The beauty of strength training is that it doesn't have to be complicated; consider too that since you're not on a rigorous sport schedule (i.e. practices), your training can be rather minimal while still providing the stimulus needed to gain strength.

Let's say you have 2 days a week to strength train. What do you do? I recommend a full body workout on each day. Dan John presented a framework for training programs. I love it; it’s simple, quick and easy to remember.

Hip hinge (deadlift variation, glute bridge variation or swings)

Squat variation (goblet, barbell, bodyweight)

A Pull (such as a horizontal row variation or a pull/chin up)

A Press (i.e. push-up, bench press, overhead press etc)

Loaded Carry (Farmer Walk variation)

That will hit just about everything and you needn't spend hours in the gym.
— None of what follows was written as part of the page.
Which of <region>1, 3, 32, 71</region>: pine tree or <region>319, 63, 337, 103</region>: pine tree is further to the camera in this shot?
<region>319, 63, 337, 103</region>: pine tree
Hit a total of 25-30 reps of the main movement of the day (such as a 5x5, 5x6, or 4x8 set/rep scheme) and around that same total for the other assistance work. This allow for enough volume to actually have an effect and not too much so that you're overloaded.

Or, if you have 3 days at your disposal, you might want to do a lower, upper, and total body day. Keep the total number of exercises between 4 and 6, with the same 25-30 rep goals.

On the more shallow side, out-of-shape referees tend to draw criticism and heckling. No one wants that.

I know this is a brief post, but it's very simple and I don't want to overcomplicate things. And, frankly, if you're a referee, umpire, or judge, you were probably an athlete yourself and you understand the importance of maintaining strength; I don't want to belabor the the point and insult your intelligence.

Pick up heavy things. Swing Big Bells. And do Chin Ups.